Section 2 – security and siting new nuclear power stations

Peripheral communities – sanctuaries for new nuclear

The pragmatic strategy of proposing new nuclear stations on or close to existing nuclear sites relies on a set of conditions or characteristics that indicate where sites are likely to be available and acceptable. These characteristics were originally set out in the thesis of “peripheralisation” (Blowers and Leroy Citation1994) which was intended to provide a socio-geographic explanation for the locations of locally unwanted land uses (LULUs) such as chemical plants, power stations, major infrastructures or waste disposal facilities. Nuclear power stations and radioactive waste facilities are a defining example of LULUs. They tend to be located in what may be called “peripheral” communities, places on the edge of the mainstream. The thesis identifies five characteristics of peripheral communities. These are:

Remoteness: communities in areas that are either geographically remote or relatively inaccessible.

Economic marginality: places which are monocultural, dependent on a dominant employer or employment sector

Political powerlessness: key decision making occurs elsewhere, often in metropolitan centres.

Cultural defensiveness: expressing ambiguous and ambivalent attitudes with feelings of isolation and fatalistic acceptance of nuclear activities.

Environmental degradation: In the case of nuclear projects this means close to areas of radioactive contamination or places where radioactive risk is present.

This peripheral condition is reproduced and reinforced by a process of peripheralisation. On the one hand, the very characteristics of peripheral communities mean they will continue to be places to which LULUs such as nuclear facilities will gravitate. Industry and community are brought together by traditional integrating institutions such as trade unions, local councils or business associations. They tend to speak for the community and defend the economic base. On the other hand, where greenfield sites are proposed for nuclear projects community leaders are often able to mobilise resistance. In these places it is possible to integrate and focus opposition that cuts across social, economic and community boundaries. Among the examples are: the resistance of communities in eastern England to proposals for low level radioactive waste repositories during the 1980s (Blowers et al. Citation1991); the long standing opposition to the spent fuel storage and deep disposal facility at Gorleben in Germany (Carter Citation1987; Blowers and Lowry Citation1997); protests of farmers, local communities and environmentalists against potential sites for an underground laboratory in France (Mays Citation2005) and many others.

While these processes of peripheralisation are predictable they are not inevitable. Some peripheral communities may not possess all five characteristics and there may be internal conflicts which weaken the pronuclear consensus. In some non-nuclear communities in greenfield locations it may be possible to achieve nuclear projects through negotiation, incentives and compensation (as in France, for instance). The success or failure of a siting programme will vary according to the type of project, the political opportunities and the local political culture; and the pattern and outcomes of conflicts will vary over time and between places (Leroy and Verhagen Citation2003). Economic conditions appear to be the crucial determinant.

**Extracted information**

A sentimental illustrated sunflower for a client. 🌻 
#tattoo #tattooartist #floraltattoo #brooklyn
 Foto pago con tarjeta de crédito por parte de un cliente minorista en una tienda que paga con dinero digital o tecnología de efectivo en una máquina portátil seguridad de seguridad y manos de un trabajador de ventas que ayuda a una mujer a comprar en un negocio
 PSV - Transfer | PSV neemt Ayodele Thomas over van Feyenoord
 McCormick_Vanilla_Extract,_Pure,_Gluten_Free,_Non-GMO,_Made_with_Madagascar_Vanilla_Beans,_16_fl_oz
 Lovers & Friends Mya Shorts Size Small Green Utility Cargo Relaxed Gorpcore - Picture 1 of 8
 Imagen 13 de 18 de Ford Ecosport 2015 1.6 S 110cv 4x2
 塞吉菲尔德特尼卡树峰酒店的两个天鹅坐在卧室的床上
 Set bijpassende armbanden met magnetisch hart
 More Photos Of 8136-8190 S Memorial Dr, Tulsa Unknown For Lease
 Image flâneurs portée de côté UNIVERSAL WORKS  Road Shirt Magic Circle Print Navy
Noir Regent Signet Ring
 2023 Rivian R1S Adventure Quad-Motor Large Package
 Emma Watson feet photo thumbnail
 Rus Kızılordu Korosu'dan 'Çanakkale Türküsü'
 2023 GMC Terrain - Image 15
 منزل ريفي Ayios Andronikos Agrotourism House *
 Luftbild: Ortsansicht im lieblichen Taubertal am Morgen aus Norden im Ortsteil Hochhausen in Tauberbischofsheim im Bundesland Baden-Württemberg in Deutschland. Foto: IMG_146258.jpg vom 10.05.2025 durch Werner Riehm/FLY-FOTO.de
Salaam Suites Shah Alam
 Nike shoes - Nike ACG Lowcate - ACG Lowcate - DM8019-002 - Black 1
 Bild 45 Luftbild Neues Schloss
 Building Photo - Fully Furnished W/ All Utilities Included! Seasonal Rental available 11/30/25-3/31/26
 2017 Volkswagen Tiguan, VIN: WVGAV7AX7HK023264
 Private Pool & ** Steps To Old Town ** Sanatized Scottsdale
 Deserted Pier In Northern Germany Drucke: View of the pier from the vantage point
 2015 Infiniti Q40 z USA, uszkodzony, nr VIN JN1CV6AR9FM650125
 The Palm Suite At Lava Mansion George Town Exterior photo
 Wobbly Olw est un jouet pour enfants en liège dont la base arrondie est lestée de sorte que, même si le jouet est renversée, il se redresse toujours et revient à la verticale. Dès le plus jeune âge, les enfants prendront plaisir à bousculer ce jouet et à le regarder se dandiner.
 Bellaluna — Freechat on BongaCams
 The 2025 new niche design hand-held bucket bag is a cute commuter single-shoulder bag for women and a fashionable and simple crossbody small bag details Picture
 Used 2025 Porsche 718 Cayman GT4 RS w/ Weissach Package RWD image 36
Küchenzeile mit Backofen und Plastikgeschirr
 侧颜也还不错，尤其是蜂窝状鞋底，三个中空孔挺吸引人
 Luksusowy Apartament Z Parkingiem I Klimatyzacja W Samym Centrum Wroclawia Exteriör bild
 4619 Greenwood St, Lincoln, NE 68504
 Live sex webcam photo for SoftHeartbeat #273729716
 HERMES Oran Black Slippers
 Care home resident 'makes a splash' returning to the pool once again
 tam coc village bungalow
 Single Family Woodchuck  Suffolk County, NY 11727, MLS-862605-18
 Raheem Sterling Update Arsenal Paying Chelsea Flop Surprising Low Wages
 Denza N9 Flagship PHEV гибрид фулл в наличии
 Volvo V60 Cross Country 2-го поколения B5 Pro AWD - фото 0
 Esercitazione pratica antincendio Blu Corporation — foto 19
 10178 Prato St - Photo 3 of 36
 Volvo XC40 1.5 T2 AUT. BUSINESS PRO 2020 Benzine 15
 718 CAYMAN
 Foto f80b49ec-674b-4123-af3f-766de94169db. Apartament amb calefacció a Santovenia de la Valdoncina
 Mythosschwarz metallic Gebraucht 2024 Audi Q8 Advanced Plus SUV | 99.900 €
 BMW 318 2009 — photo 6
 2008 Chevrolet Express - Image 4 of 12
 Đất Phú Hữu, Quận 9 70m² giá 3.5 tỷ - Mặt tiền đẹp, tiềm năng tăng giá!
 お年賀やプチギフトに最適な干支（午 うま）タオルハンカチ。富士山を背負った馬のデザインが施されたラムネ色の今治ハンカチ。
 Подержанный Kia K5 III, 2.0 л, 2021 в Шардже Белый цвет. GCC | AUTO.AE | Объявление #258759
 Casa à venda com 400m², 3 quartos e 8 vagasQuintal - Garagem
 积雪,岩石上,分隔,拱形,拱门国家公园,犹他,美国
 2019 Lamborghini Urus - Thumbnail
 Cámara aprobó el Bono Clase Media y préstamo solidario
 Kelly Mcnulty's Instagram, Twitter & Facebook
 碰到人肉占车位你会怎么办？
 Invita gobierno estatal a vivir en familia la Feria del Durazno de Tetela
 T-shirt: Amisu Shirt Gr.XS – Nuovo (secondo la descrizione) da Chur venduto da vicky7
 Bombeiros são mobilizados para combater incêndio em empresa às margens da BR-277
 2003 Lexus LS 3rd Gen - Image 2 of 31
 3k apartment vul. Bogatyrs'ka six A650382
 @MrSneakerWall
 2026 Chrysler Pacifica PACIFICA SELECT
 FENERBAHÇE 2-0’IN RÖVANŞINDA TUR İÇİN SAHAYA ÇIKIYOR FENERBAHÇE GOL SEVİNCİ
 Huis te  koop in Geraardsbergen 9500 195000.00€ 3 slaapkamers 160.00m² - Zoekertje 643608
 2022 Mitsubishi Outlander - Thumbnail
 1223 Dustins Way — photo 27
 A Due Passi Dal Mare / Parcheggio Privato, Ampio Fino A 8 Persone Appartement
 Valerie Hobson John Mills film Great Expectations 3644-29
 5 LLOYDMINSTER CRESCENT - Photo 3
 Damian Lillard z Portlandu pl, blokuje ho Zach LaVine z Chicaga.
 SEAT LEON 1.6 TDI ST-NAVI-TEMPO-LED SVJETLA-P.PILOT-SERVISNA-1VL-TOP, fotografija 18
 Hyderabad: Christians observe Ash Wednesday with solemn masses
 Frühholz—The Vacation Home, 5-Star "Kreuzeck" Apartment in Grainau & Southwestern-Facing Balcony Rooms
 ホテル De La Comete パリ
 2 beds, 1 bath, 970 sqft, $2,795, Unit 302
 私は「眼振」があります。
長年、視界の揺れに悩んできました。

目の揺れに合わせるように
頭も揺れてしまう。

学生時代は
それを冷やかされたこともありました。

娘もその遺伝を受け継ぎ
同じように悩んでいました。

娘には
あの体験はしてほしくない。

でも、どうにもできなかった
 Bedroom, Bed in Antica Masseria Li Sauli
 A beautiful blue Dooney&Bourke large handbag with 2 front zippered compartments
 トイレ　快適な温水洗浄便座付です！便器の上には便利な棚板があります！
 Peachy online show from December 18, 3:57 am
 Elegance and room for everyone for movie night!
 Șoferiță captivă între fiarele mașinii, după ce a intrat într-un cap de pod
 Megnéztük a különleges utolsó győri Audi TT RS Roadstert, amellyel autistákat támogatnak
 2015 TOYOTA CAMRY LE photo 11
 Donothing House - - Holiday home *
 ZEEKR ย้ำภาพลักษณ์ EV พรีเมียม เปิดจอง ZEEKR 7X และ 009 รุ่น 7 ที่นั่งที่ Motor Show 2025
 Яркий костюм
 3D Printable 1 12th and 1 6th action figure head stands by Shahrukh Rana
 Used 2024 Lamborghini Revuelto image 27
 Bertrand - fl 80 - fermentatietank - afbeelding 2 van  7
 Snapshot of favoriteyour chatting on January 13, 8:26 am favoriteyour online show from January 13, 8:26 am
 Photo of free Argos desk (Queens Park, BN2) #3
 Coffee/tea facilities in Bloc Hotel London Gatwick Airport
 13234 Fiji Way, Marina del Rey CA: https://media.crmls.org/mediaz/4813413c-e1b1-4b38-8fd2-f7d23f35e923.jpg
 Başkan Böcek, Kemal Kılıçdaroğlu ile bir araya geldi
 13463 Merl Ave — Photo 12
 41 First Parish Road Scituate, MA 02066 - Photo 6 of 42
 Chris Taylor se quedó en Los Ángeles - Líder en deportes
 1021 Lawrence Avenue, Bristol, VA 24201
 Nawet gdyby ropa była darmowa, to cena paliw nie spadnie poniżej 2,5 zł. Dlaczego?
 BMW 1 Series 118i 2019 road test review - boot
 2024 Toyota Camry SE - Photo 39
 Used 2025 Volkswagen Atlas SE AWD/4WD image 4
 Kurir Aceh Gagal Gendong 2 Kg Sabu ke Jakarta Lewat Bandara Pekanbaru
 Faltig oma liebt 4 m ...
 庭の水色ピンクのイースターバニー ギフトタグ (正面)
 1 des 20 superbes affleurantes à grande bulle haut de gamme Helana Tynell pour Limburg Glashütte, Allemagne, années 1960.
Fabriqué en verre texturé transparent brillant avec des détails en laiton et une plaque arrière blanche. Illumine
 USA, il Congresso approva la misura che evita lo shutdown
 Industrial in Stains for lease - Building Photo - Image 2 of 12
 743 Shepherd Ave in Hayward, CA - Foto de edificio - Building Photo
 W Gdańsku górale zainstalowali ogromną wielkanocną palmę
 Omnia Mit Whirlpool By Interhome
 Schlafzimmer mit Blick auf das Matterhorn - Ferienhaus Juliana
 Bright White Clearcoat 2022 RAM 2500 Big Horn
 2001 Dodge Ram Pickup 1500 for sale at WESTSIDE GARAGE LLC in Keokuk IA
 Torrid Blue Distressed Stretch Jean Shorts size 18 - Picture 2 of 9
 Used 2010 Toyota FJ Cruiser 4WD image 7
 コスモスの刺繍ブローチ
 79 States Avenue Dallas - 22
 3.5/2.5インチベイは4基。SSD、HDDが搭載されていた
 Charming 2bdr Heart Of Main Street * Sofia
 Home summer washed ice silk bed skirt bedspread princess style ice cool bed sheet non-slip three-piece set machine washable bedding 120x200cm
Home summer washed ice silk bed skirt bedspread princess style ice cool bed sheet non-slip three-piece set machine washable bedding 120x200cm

**Exercise**
Return the stretch of the nuclear siting passage from "Economic marginality: places" through "in metropolitan centres.", copied word for word. The material above comes from a source separate from the passage on siting new nuclear power stations.

**Exercise solution**
Economic marginality: places which are monocultural, dependent on a dominant employer or employment sector

Political powerlessness: key decision making occurs elsewhere, often in metropolitan centres.